U.S. Reaches Debt Limit: The Case for Long-Term Analysis

The Senate will vote soon on legislation to raise the ceiling on the national debt to nearly $10 trillion. This action is imperative as the statutory limit of $8.965 trillion on the United States' level of public debt will be reached by Oct. 1, according to Treasury Secretary Henry Paulson. The national debt, which has increased 40 percent during the Bush presidency, is the total accumulation of annual budget deficits. If the debt limit is not increased, the U.S. Treasury would be unable to pay interest on existing notes and bonds or borrow more funds needed to keep the federal government operating. The United States has never defaulted on a single debt payment. On Sept. 12, the Senate Finance Committee approved a bill to increase the debt limit by $850 billion, to a total of $9.815 trillion. The bill will now move to the Senate floor, where adoption is almost assured. Despite this assurance, there may be a lack of debate on why the United States must continue to take on increasing levels of debt. The last time the statutory debt limit was increased, in March 2006, the Senate debate was strictly partisan and the vote was close to party-line, 52-48, with all Democrats and only three Republicans voting against the measure. This time around, the situation will likely be reversed, with Democrats supporting the increase and Republicans voting against it. But the issues involved in raising the debt ceiling are serious ones that transcend party politics. Policymakers have debated for decades the relative merits of deficit financing in a macroeconomic context, focusing mostly on the trade-offs involved in incurring debt to stimulate the economy and what is the optimal or acceptable level of national debt as a percentage of GDP. Largely absent from debates about the national debt, especially congressional ones, are dynamic considerations such as the impact on interest expenses of policies that add to the national debt, trade-offs involved in long- versus short-term budget commitments, and the necessity or merits of extending the Bush tax cuts. Some voices in the debt and deficit debate this year are bringing overdue attention to the larger questions of long-term budget priorities and how dynamic analysis can illuminate the costs involved. For example, Sen. Tom Coburn (R-OK) told Senate Minority Leader Mitch McConnell (R-KY) last week:
    Congress should be required to make the same difficult choices about financial priorities that are made every day by American families. It's no wonder that only 11 percent of the American public has a positive view of Congress... The debate over whether to increase the debt limit provides Congress with yet another opportunity to show American taxpayers that it has the courage to make tough decisions about spending priorities.

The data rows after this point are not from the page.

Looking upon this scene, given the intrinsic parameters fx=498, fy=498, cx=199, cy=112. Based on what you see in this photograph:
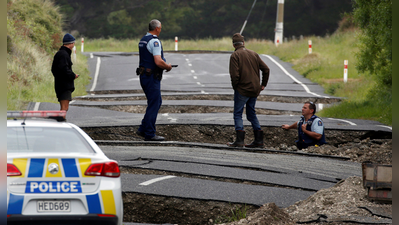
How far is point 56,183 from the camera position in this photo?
161 inches

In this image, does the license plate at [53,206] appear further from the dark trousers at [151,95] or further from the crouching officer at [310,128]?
the crouching officer at [310,128]

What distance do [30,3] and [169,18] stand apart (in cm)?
3064

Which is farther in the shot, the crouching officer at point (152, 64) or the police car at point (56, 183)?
the crouching officer at point (152, 64)

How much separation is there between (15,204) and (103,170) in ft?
2.55

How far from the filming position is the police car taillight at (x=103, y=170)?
14.1 ft

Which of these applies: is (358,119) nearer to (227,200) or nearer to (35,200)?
(227,200)

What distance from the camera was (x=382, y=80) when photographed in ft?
46.1

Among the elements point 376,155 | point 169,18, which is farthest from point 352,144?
point 169,18

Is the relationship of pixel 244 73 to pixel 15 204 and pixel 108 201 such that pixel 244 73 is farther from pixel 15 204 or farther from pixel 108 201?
pixel 15 204

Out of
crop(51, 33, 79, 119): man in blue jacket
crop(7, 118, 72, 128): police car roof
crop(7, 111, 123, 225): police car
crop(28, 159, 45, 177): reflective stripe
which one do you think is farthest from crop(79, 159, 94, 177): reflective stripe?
crop(51, 33, 79, 119): man in blue jacket

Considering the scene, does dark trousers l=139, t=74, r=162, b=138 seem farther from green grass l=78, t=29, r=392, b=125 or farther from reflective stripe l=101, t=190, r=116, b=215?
green grass l=78, t=29, r=392, b=125

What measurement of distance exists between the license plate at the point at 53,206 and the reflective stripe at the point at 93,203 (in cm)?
16

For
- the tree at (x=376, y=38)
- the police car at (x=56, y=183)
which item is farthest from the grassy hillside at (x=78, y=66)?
the police car at (x=56, y=183)

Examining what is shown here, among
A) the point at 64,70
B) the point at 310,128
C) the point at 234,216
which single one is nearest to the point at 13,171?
the point at 234,216
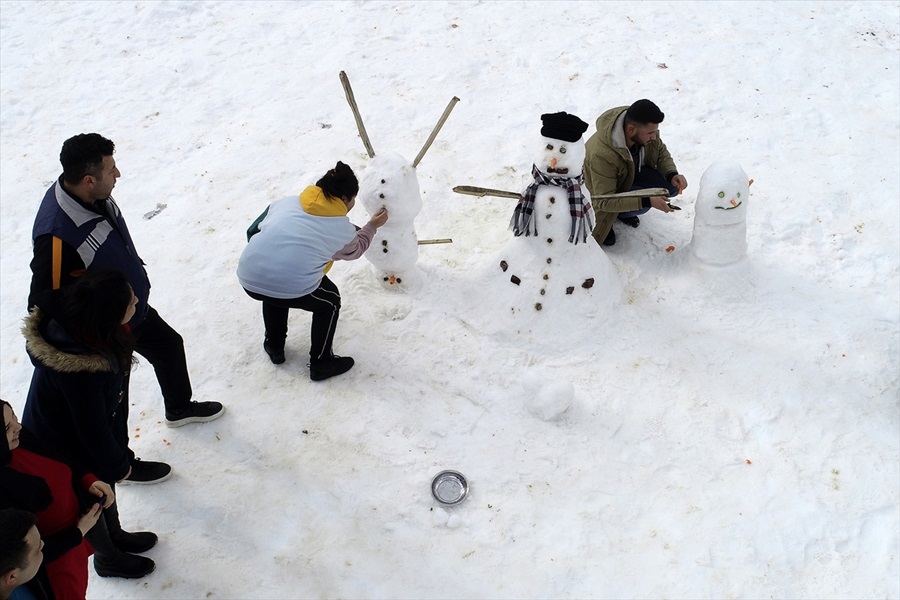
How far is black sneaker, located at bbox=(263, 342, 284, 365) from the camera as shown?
377 cm

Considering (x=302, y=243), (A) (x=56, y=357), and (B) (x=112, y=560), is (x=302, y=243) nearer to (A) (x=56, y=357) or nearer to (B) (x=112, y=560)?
(A) (x=56, y=357)

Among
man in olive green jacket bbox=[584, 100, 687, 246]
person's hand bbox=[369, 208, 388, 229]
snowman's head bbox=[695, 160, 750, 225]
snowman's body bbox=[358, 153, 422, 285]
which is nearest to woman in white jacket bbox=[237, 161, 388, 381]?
person's hand bbox=[369, 208, 388, 229]

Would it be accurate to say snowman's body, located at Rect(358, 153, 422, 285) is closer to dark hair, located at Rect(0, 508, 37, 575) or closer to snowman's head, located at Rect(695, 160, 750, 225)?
snowman's head, located at Rect(695, 160, 750, 225)

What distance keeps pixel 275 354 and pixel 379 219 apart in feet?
3.11

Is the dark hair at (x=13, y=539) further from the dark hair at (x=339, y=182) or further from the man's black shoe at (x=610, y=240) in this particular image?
the man's black shoe at (x=610, y=240)

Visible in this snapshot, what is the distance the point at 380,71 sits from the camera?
19.2ft

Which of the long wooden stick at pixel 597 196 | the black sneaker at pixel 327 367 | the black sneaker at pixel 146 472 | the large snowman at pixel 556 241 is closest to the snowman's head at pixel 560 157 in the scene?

In testimony before the House Ways and Means Committee on Sept. 6, Jason Furman of the Brookings Institution brought these questions into greater focus:
    Although some of these financing costs will likely fall on future generations, many of them will fall on the exact same households that receive the tax cuts today. For example, a person might get a $500 tax cut today but lose $700 in present value terms in future Medicare benefits. It is common in dynamic analysis to explicitly specify how tax cuts are financed in order to calculate the impact of the tax cuts on economic performance. These same financing assumptions have major implications for the distribution of the tax cuts that should also be presented in these analyses.
Setting aside the differences in these perspectives — Coburn would address the debt by spending reductions, while Furman looks at the effects of tax cuts — they both support an analysis which the Joint Committee on Taxation (JCT) and the Congressional Budget Office (CBO) might do well to perform when they "score" legislative tax and spending proposals: an analysis of the impact of a given proposal on the national debt, estimating the additional interest expense to the federal government if proposals are deficit financed, and also any benefits to the country over the long-term due to the investment. For example, a proposal to invest an additional $100 billion over ten years on rebuilding the nation's infrastructure might obviate emergency spending for repairs during that period that could end up costing more in the long-run if not spent on preventative measures. In Furman's example about tax cuts, a deficit-financed tax cut may not appear as attractive when policymakers realize families will end up paying more in the long run than they will receive in a tax cut. Requiring such a deficit impact analysis by the JCT (in the case of tax proposals) and CBO (for spending proposals) would help policymakers make comprehensive assessments of tax and spending proposals and facilitate efforts to set national priorities. If successful, it may also have the long-term impact of fewer increases to the national debt ceiling.